Le débat télévisé sur BFMTV et Le Figaro TV, qui s’est tenu mercredi en vue du second tour des élections municipales 2026 à Paris, a été marqué par des échanges tendus entre les principales candidates, Rachida Dati, Sophia Chikirou et Emmanuel Grégoire. Les discussions ont mis en lumière des divergences non seulement sur des thèmes locaux, mais aussi sur des schémas politiques plus larges, rapporte TopTribune.
Ce débat a révélé les tensions croissantes entre le Parti socialiste et La France insoumise, ainsi que des critiques concernant les collaborations entre certains membres de la droite et l’extrême droite.
Grégoire fustige la « rupture morale » de la droite
Emmanuel Grégoire, arrivé en tête lors du premier tour, a délimité clairement ses adversaires, affirmant n’avoir « qu’une seule adversaire, Rachida Dati ». Il a considéré Sophia Chikirou comme sa « concurrente ». « Imaginez-vous un seul instant […] Jacques Chirac, élu maire de Paris avec le soutien de Jean-Marie Le Pen ? » a-t-il déclaré, qualifiant la situation actuelle de « rupture morale historique » avec une droite qui avait auparavant une position claire contre l’extrême droite. Grégoire a insisté sur le fait que Dati ne pourrait être élue sans le soutien de l’extrême droite, citant des figures comme Jordan Bardella comme preuves de cette alliance.
Rachida Dati, candidate de la droite et du centre, a exhorté les électeurs à « se mobiliser pour l’alternance à Paris dimanche ». Elle a soutenu que Paris avait besoin d’un nouveau départ après un quart de siècle de gouvernance de gauche.
Chikirou renvoie dos à dos Grégoire et Dati
Sophia Chikirou, troisième lors du premier tour, s’est présentée comme « la seule véritable opposante » à Dati.

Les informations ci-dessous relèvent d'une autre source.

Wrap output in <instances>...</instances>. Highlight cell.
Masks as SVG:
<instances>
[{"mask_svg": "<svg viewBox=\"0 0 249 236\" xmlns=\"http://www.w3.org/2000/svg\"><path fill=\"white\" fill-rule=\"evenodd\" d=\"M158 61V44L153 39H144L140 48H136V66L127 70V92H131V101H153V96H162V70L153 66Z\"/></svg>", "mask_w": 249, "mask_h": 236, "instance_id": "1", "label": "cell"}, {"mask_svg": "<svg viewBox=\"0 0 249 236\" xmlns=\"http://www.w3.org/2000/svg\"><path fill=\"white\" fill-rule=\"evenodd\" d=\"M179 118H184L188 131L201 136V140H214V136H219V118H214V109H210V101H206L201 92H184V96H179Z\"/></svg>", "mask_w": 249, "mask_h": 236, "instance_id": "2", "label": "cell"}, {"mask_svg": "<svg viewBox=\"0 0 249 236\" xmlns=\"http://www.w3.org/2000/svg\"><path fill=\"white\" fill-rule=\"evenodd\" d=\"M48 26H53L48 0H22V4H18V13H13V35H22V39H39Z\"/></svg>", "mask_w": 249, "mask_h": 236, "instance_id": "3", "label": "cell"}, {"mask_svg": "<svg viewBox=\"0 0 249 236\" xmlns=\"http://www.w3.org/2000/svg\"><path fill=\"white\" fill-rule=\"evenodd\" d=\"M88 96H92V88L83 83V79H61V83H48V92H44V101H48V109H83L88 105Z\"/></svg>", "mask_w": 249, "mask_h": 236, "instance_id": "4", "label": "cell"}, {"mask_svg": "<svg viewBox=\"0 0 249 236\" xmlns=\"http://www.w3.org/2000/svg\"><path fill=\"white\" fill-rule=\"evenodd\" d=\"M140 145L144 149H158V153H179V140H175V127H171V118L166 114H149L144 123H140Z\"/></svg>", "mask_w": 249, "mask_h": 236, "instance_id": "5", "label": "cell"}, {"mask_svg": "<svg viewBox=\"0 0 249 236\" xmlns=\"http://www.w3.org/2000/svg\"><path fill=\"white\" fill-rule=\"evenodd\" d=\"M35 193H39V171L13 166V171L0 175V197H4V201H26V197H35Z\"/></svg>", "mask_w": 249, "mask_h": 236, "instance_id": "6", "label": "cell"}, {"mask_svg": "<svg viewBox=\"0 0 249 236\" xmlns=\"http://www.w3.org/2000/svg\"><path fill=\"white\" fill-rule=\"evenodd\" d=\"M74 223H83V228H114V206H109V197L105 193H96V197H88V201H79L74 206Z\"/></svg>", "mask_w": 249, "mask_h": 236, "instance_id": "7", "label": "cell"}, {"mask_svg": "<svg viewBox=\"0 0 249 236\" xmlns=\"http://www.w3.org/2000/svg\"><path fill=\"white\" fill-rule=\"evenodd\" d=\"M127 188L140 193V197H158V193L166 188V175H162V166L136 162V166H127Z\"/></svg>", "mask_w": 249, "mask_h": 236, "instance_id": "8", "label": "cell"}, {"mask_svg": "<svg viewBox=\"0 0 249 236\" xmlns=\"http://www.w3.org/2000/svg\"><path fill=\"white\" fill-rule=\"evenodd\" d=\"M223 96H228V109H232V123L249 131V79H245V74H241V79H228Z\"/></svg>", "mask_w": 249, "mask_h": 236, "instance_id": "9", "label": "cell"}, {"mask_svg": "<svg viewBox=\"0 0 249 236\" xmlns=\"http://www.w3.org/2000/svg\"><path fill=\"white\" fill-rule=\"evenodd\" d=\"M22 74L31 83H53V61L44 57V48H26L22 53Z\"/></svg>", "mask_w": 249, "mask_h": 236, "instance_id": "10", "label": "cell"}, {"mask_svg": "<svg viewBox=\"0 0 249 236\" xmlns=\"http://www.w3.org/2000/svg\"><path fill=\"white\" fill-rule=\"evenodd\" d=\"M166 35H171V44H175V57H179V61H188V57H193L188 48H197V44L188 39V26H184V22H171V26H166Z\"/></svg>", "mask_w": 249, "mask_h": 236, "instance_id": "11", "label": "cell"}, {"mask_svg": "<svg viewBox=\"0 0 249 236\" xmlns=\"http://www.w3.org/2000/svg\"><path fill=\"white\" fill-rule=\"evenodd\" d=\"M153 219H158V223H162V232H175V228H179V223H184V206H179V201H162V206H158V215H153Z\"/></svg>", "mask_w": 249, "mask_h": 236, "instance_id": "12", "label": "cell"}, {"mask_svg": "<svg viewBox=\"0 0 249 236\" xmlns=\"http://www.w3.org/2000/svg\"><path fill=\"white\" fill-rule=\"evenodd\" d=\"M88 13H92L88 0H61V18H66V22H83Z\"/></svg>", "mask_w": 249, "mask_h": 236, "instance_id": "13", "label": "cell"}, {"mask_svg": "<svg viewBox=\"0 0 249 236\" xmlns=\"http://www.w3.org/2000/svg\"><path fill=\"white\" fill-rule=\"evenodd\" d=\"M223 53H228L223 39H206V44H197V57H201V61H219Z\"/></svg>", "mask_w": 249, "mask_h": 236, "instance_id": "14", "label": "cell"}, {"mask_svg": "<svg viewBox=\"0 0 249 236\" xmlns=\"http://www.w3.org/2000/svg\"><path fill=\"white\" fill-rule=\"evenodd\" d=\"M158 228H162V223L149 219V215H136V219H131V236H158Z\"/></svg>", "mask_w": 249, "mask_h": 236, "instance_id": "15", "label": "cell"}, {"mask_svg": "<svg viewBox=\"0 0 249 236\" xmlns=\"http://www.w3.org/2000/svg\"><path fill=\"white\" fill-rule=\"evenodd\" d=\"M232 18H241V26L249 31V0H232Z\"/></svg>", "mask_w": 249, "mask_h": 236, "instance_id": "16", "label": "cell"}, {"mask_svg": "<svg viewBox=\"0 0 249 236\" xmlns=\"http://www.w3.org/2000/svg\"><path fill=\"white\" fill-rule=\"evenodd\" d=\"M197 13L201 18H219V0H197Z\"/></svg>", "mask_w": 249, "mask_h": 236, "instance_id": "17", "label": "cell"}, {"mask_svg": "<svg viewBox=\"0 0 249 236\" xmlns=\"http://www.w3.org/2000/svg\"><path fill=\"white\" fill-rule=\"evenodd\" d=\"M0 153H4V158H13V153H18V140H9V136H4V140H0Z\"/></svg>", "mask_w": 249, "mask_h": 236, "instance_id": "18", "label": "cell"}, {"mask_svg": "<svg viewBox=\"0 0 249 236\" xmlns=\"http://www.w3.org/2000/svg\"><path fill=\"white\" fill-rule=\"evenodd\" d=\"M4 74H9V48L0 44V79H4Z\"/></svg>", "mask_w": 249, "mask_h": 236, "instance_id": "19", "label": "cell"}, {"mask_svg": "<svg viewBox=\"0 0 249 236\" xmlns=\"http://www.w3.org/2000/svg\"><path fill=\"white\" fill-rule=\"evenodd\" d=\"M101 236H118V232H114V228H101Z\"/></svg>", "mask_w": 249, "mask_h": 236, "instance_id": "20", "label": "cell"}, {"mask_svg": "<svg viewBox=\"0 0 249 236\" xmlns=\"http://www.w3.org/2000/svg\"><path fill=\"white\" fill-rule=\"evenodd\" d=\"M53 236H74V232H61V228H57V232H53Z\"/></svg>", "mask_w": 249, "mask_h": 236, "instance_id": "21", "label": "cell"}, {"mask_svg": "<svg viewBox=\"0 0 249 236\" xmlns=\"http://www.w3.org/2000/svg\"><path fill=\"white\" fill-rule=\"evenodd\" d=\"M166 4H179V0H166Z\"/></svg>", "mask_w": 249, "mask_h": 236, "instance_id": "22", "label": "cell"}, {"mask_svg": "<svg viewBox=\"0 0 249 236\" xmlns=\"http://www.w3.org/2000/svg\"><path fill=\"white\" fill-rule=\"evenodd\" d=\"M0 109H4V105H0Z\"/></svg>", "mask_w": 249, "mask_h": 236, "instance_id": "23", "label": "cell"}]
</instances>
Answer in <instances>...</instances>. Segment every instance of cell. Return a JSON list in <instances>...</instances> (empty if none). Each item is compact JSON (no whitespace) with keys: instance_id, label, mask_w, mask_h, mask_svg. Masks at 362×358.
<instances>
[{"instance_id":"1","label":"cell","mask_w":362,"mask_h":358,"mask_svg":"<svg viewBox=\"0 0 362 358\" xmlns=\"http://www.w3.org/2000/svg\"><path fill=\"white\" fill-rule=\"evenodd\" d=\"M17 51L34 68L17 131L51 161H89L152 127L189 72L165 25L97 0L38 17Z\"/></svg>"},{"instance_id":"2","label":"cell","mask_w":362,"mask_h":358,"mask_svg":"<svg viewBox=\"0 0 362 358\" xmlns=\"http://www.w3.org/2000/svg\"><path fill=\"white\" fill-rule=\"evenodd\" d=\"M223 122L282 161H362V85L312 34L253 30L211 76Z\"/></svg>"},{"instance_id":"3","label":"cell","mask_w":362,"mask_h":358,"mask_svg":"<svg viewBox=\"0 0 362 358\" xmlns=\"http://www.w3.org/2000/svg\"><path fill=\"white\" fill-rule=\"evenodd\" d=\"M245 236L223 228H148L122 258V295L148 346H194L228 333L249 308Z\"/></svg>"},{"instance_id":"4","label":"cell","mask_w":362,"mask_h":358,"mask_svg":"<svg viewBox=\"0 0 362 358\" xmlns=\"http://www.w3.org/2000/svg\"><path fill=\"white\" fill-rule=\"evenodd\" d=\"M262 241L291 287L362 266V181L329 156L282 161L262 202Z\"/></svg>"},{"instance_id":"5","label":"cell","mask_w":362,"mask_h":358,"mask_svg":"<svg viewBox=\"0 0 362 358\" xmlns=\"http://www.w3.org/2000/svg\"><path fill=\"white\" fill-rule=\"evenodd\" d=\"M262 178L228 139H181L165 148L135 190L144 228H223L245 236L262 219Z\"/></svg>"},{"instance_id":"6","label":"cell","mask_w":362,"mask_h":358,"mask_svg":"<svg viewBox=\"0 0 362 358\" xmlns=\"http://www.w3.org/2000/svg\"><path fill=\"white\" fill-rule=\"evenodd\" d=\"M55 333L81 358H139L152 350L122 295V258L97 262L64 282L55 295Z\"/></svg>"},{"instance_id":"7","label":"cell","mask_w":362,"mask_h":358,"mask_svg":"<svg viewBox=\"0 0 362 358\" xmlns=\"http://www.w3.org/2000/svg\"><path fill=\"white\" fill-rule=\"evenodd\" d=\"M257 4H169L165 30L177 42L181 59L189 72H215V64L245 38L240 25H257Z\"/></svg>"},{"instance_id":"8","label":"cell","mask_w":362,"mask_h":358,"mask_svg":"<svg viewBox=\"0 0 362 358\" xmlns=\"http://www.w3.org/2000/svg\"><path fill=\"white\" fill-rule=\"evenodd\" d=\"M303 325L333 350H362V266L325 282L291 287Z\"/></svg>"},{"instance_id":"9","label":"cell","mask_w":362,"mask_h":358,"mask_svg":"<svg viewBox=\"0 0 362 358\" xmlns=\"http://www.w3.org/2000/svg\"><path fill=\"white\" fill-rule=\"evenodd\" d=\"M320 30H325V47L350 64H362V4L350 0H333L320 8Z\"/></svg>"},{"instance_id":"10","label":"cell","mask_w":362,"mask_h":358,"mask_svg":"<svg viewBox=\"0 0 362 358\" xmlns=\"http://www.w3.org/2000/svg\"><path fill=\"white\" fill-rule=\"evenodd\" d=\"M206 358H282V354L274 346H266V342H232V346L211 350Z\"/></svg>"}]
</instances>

Bien qu’elle ait exprimé des « points communs » avec Grégoire, elle a souligné que la « dureté » de sa campagne rendait une alliance impossible. Chikirou a attaqué Dati, affirmant que la droite avait causé trop de souffrances et reprochant à Grégoire de vouloir maintenir une politique identique à celle de son prédécesseur.
Des promesses sur le périscolaire
Le débat a également abordé la question des violences sexuelles au sein du périscolaire, avec Grégoire promettant de « tout remettre à plat ». Chikirou a quant à elle annoncé un financement supplémentaire de 19 millions d’euros par an pour les activités périscolaires. Les candidats ont discuté d’un éventail de sujets allant du logement à l’écologie, se coupant régulièrement la parole.
Dati a promis de réduire la taxe foncière à Paris, mais n’a pas donné de détails quant aux enjeux de cette mesure. Sur le sujet des campements de réfugiés, Chikirou a appelé à un « choc de solidarité » pour les sans-abri. En réponse à des questions sur ses problèmes judiciaires, Dati a dénoncé les « attaques outrancières » de Grégoire, tandis que Chikirou a ironisé sur ses propres poursuites, affirmant que les accusations étaient infondées.
Les deux candidates ont fréquemment interpellé Grégoire sur l’héritage de l’actuelle maire, Anne Hidalgo. Chikirou lui a reproché de ne pas assumer le bilan de la gauche, alors que Grégoire a exprimé sa fierté d’être « héritier de la gauche ». La dynamique pré-électorale à Paris reste donc très animée, avec des enjeux politiques cruciaux pour la prochaine mandature municipale.